LISTA DE TAREAS:
1 - Por favor, convierte en una lista breve el párrafo del texto sobre la violencia contra la prensa en México que empieza con "El periodista de Proceso habla", sin perder sus datos principales.
2 - Contesta estas preguntas con lo que dice el texto sobre la violencia contra la prensa en México:
(a) Según el informe de Artículo 19, ¿qué porcentaje de las agresiones contra la prensa mexicana en 2016 cometieron funcionarios públicos?
(b) ¿En qué medio publicó Jade Ramírez su editorial?
(c) ¿Qué acuerdo incluía la llamada "cláusula democrática"?
3 - Prosigue el texto sobre la violencia contra la prensa en México a partir de su última oración.

Soledad ante la colusión del poder político y el crimen organizado

El informe “Libertades en Resistencia” de la organización inglesa Artículo 19, creada hace tres décadas para defender la libertad de expresión, señala que el 53 por ciento de las agresiones contra la prensa mexicana en 2016 fueron cometidas por funcionarios públicos de distintos niveles de gobierno. Incluyendo, dos ejecuciones extrajudiciales de periodistas.

“Los grupos criminales se han fusionado con las autoridades. Hemos visto de manera muy clara que en al menos seis o siete de los 32 estados la autoridad y el crimen organizado son exactamente lo mismo”, detalla José Gil, que cita como ejemplos a los estados de Sinaloa, Michocacán, Guerrero, Morelos y Tamaulipas.

El periodista de Proceso habla del “narcoestado” para referirse a la connivencia entre el poder político y las redes delictuales que, dice, en los últimos años experimentaron una “ramificación” en unos 17 rubros distintos. Entre ellos, la venta de autos, de armas, el tráfico de personas o la venta de ropa usada procedente de Estados Unidos.

El asesinato de Valdés llevó al presidente mexicano Enrique Peña Nieto a ofrecer medidas para frenar la violencia. Se comprometió a fortalecer la estructura y el presupuesto para proteger activistas y periodistas; establecer un protocolo para reducir riesgos y dotar a la Fiscalía de mejor personal, policías y peritos.

No es la primera vez que los comunicadores en México escuchan las promesas de las autoridades sin que eso dé lugar a ningún avance. Por eso, la falta de confianza es total.

“No nos pidan que celebremos ni que aceptemos que nos llamen ‘amigos’, pues a pesar de llegar tarde al tema de la crisis de violencia que nos alcanzó de manera inaudita a los y las periodistas, en colectivo, en organizaciones, en pequeños e invisibles esfuerzos, llevamos más ventaja que el gobierno y hemos aprendido a articularnos para salvaguardarnos en la medida de lo posible y para autocuidarnos”, escribió Jade Ramírez en su editorial de “Periodistas de a Pie”.

Las y los reporteros mexicanos se sienten solos. La sociedad del país vive alejada de su problemática y no apuesta por una defensa del periodismo. “Existe una imagen del los reporteros como mentirosos, vendidos y sin talento. En estas etiquetas estamos todos, por eso ha habido muy pocas expresiones de apoyo”, lamenta Ramírez.

Por otra parte, el abandono de la comunidad internacional ante el conflicto es otra de las grandes denuncias del colectivo. Más aún, cuando desde el 2000 existen mecanismos de presión al gobierno del país para que frene la violencia. La llamada “cláusula democrática” del Acuerdo Global entre México y la Unión Europea estableció sancionar al ejecutivo mexicano en caso de que no protegiera los derechos humanos de sus ciudadanos. Papel mojado. La cláusula nunca se invocó, primaron los intereses.

DATOS PROPORCIONADOS:

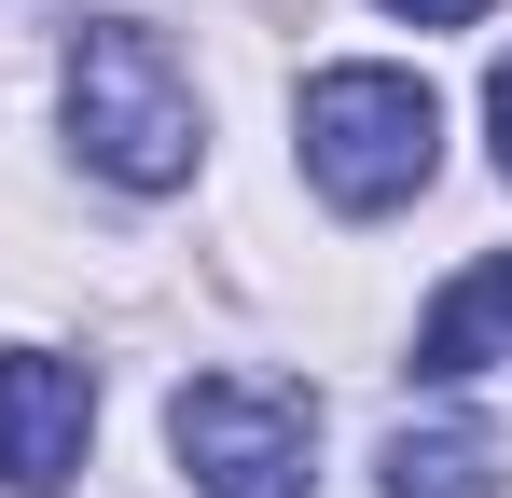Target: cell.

---

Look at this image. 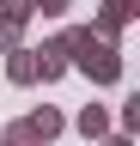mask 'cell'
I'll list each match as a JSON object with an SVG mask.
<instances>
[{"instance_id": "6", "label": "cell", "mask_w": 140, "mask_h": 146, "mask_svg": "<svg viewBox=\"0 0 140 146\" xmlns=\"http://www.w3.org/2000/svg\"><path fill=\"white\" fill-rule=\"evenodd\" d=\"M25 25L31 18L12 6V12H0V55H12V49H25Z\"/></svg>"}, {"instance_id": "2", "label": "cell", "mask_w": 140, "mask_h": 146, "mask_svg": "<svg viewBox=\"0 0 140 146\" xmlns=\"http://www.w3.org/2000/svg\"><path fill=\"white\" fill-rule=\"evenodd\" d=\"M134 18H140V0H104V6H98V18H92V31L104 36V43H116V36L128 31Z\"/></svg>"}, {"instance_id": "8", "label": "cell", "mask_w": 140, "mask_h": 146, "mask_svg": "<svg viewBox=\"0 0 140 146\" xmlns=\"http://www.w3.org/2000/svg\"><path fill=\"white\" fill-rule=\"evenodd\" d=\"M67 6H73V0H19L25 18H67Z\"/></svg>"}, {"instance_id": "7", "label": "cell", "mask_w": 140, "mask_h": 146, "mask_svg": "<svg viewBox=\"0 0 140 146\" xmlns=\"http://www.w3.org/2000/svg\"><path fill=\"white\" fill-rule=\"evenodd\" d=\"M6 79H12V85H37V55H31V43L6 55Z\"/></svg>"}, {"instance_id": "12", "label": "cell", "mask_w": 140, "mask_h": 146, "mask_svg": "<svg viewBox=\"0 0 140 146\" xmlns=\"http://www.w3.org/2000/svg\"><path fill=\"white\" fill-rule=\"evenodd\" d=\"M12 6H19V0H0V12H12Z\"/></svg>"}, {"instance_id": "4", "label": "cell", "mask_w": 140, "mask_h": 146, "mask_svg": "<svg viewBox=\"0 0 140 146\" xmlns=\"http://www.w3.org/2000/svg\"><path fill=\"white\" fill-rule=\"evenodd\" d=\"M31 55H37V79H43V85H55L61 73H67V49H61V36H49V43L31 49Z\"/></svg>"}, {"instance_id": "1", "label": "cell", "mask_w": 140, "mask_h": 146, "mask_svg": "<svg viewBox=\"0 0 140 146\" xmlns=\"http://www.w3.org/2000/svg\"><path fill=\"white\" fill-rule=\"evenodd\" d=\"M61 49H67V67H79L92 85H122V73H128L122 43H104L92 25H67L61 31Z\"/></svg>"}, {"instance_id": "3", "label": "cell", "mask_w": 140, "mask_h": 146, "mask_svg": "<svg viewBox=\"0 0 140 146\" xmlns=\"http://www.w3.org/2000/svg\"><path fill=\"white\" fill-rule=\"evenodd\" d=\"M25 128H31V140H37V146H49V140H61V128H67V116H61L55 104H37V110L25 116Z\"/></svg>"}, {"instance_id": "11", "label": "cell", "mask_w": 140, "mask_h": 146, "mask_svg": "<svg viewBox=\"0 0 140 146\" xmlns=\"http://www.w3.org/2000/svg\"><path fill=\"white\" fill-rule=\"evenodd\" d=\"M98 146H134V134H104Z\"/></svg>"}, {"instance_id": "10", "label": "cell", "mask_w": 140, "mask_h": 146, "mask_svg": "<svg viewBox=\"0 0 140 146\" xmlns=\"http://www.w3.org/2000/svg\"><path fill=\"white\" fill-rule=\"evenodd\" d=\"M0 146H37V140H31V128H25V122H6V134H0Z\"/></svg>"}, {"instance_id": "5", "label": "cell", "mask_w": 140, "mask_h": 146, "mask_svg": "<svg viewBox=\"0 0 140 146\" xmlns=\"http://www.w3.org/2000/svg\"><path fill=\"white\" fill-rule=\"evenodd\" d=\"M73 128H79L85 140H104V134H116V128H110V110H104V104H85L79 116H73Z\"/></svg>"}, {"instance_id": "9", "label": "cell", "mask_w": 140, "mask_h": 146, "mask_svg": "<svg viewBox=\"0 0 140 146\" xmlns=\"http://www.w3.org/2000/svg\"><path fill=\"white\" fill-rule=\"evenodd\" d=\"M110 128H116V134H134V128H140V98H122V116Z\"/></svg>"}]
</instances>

LAS RESPUESTAS:
1 -
- El periodista de Proceso usa el término "narcoestado" para la connivencia entre el poder político y las redes delictuales.
- Según él, en los últimos años esas redes se ramificaron en unos 17 rubros distintos.
- Entre esos rubros están la venta de autos y de armas, el tráfico de personas y la venta de ropa usada procedente de Estados Unidos.

2 -
(a) El 53 por ciento.
(b) En "Periodistas de a Pie".
(c) El Acuerdo Global entre México y la Unión Europea.

3 -
“No existe una voluntad internacional para acabar con el origen del problema: el consumo de drogas. Es un negocio muy fructífero que no termina porque tenemos al lado el mercado más grande del mundo, Estados Unidos”, comenta José Gil. Según él, “mientras no se legalicen las drogas, este problema va a seguir porque genera grandes intereses en Estados Unidos y Europa, pese a que lo sufrimos nosotros”.

«Si me doblego, estoy cediendo»

A pesar de los temores y amedrentamientos, ni José Gil ni Jade Ramírez pensaron nunca en abandonar el periodismo. Al contrario. En ambos, la dificultad del contexto reforzó la responsabilidad de seguir informando de una forma aún más consciente. Son plumas valientes que tienen claro que parar es entregar el triunfo al narcoestado.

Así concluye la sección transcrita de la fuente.